### Dataset excerpts

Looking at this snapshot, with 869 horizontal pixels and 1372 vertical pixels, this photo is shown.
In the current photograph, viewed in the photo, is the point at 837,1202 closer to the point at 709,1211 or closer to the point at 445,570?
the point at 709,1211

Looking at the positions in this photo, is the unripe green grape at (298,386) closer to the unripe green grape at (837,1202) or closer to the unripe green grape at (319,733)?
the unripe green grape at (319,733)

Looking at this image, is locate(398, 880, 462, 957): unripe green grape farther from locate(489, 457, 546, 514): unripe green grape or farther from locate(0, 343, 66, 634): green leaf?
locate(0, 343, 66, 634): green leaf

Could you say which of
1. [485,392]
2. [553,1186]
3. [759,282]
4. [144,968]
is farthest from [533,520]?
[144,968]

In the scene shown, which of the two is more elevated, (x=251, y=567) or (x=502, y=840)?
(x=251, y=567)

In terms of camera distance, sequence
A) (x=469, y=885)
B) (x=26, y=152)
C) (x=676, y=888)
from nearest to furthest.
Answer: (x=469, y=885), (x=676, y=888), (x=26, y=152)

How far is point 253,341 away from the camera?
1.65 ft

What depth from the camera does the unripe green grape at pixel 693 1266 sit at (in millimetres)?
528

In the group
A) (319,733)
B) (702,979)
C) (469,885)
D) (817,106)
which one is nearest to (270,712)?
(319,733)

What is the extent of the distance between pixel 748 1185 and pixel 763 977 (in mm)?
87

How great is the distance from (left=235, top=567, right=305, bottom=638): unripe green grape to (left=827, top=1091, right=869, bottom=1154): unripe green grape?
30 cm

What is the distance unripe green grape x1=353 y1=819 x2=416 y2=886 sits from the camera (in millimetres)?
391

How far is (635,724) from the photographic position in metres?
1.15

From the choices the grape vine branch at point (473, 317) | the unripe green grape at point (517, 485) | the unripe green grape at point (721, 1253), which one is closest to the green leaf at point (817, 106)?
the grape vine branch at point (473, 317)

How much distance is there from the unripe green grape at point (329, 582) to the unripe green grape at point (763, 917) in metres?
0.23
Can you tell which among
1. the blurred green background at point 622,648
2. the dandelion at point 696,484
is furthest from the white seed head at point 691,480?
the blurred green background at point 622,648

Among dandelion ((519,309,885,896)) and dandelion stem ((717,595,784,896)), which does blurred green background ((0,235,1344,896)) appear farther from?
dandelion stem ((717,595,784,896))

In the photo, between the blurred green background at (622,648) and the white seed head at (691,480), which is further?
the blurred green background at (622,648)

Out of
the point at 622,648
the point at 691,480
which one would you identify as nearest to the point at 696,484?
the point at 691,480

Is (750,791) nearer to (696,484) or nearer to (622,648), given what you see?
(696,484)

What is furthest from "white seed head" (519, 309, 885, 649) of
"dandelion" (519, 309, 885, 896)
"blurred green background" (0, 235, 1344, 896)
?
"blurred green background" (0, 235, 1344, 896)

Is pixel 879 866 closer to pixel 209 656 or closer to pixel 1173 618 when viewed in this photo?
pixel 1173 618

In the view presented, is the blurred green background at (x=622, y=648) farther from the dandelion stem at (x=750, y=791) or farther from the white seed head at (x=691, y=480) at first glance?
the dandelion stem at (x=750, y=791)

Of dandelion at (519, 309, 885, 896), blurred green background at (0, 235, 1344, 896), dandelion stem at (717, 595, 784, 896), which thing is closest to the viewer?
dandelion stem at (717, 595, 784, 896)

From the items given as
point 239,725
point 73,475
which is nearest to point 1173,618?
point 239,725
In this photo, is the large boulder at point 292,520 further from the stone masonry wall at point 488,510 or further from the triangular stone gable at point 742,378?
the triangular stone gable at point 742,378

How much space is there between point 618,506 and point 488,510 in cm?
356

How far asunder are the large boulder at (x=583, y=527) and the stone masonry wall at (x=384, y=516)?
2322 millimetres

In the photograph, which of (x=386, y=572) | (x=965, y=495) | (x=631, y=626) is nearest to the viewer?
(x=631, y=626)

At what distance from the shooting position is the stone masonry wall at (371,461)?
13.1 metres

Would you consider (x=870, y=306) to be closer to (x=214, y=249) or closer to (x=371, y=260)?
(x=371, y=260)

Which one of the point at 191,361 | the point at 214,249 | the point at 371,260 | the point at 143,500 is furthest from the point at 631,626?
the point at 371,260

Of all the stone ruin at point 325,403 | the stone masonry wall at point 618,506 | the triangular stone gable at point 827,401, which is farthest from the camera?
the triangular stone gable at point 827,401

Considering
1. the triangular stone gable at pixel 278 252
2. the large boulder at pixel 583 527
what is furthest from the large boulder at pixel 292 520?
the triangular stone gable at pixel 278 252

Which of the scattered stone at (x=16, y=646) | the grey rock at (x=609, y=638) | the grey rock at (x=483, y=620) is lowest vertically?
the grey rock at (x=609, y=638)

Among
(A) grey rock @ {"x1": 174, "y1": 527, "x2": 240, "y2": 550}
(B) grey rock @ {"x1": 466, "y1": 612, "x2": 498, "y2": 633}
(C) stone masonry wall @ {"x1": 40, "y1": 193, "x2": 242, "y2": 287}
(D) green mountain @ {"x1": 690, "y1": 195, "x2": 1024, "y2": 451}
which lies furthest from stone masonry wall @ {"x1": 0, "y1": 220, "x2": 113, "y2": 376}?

######

**Request**
Nothing should be left out: repeat all of the data exactly.

**Solution to this exercise**
Looking at this snapshot, with 869 horizontal pixels and 1372 vertical pixels, this photo is shown.
In the current photograph, viewed in the photo, is the point at 837,1202 closer to the point at 709,1211 or closer to the point at 445,570?
the point at 709,1211

Looking at the positions in this photo, is the unripe green grape at (298,386) closer to the unripe green grape at (837,1202) or closer to the unripe green grape at (319,733)?
the unripe green grape at (319,733)

Looking at this image, is locate(398, 880, 462, 957): unripe green grape farther from locate(489, 457, 546, 514): unripe green grape or farther from locate(0, 343, 66, 634): green leaf?
locate(0, 343, 66, 634): green leaf

Could you say which of
1. [485,392]
2. [553,1186]
3. [759,282]
4. [144,968]
is farthest from [533,520]?
[144,968]

In the scene shown, which of the two is more elevated, (x=251, y=567) or (x=502, y=840)?
(x=251, y=567)

In terms of camera distance, sequence
A) (x=469, y=885)
B) (x=26, y=152)
C) (x=676, y=888)
from nearest to furthest.
Answer: (x=469, y=885), (x=676, y=888), (x=26, y=152)

How far is point 253,341 away from the camera?
1.65 ft

What depth from the camera does the unripe green grape at pixel 693 1266 sit at (in millimetres)?
528

In the group
A) (319,733)
B) (702,979)
C) (469,885)
D) (817,106)
which one is nearest to (270,712)?
(319,733)

What is the extent of the distance between pixel 748 1185 and pixel 763 977 (in mm)?
87

How great is the distance from (left=235, top=567, right=305, bottom=638): unripe green grape to (left=827, top=1091, right=869, bottom=1154): unripe green grape?
30 cm

What is the distance unripe green grape x1=353 y1=819 x2=416 y2=886 sits from the camera (in millimetres)?
391

How far is (635,724) from the photographic position in metres?
1.15

From the choices the grape vine branch at point (473, 317) | the unripe green grape at point (517, 485) | the unripe green grape at point (721, 1253), which one is closest to the green leaf at point (817, 106)?
the grape vine branch at point (473, 317)

How much distance is there from the unripe green grape at point (329, 582) to the unripe green grape at point (763, 917) in metres?
0.23
Can you tell which among
1. the blurred green background at point 622,648
2. the dandelion at point 696,484
is furthest from the white seed head at point 691,480?
the blurred green background at point 622,648

Among dandelion ((519,309,885,896)) and dandelion stem ((717,595,784,896)), which does blurred green background ((0,235,1344,896)) appear farther from?
dandelion stem ((717,595,784,896))

In the photo, between the blurred green background at (622,648) and the white seed head at (691,480), which is further?
the blurred green background at (622,648)

Out of
the point at 622,648
the point at 691,480
which one would you identify as nearest to the point at 696,484?
the point at 691,480

Is (750,791) nearer to (696,484) or nearer to (622,648), given what you see?
(696,484)

What is furthest from "white seed head" (519, 309, 885, 649) of
"dandelion" (519, 309, 885, 896)
"blurred green background" (0, 235, 1344, 896)
?
"blurred green background" (0, 235, 1344, 896)

Is pixel 879 866 closer to pixel 209 656 or closer to pixel 1173 618 when viewed in this photo?
pixel 1173 618

In the view presented, is the blurred green background at (x=622, y=648) farther from the dandelion stem at (x=750, y=791) or farther from the white seed head at (x=691, y=480) at first glance?
the dandelion stem at (x=750, y=791)

Of dandelion at (519, 309, 885, 896), blurred green background at (0, 235, 1344, 896), dandelion stem at (717, 595, 784, 896), which thing is closest to the viewer?
dandelion stem at (717, 595, 784, 896)

From the items given as
point 239,725
point 73,475
which is nearest to point 1173,618?
point 239,725
In this photo, is the large boulder at point 292,520 further from the stone masonry wall at point 488,510 or further from the triangular stone gable at point 742,378?
the triangular stone gable at point 742,378

How much space is there between point 618,506 and point 488,510 in cm?
356

How far asunder are the large boulder at (x=583, y=527) and the stone masonry wall at (x=384, y=516)?
2322 millimetres

In the photograph, which of (x=386, y=572) | (x=965, y=495) | (x=631, y=626) is nearest to the viewer?
(x=631, y=626)

At what distance from the shooting position is the stone masonry wall at (371,461)?
13.1 metres

Would you consider (x=870, y=306) to be closer to (x=214, y=249) or closer to (x=371, y=260)?
(x=371, y=260)

Which one of the point at 191,361 | the point at 214,249 | the point at 371,260 | the point at 143,500 is furthest from the point at 631,626?
the point at 371,260

Of all the stone ruin at point 325,403 | the stone masonry wall at point 618,506 | the triangular stone gable at point 827,401, which is farthest from the camera?
the triangular stone gable at point 827,401

Considering
1. the triangular stone gable at pixel 278 252
2. the large boulder at pixel 583 527
what is furthest from the large boulder at pixel 292 520?
the triangular stone gable at pixel 278 252

Which of the scattered stone at (x=16, y=646) | the grey rock at (x=609, y=638) | the grey rock at (x=483, y=620) is lowest vertically?
the grey rock at (x=609, y=638)

Among
(A) grey rock @ {"x1": 174, "y1": 527, "x2": 240, "y2": 550}
(B) grey rock @ {"x1": 466, "y1": 612, "x2": 498, "y2": 633}
(C) stone masonry wall @ {"x1": 40, "y1": 193, "x2": 242, "y2": 287}
(D) green mountain @ {"x1": 690, "y1": 195, "x2": 1024, "y2": 451}
which lies furthest from stone masonry wall @ {"x1": 0, "y1": 220, "x2": 113, "y2": 376}?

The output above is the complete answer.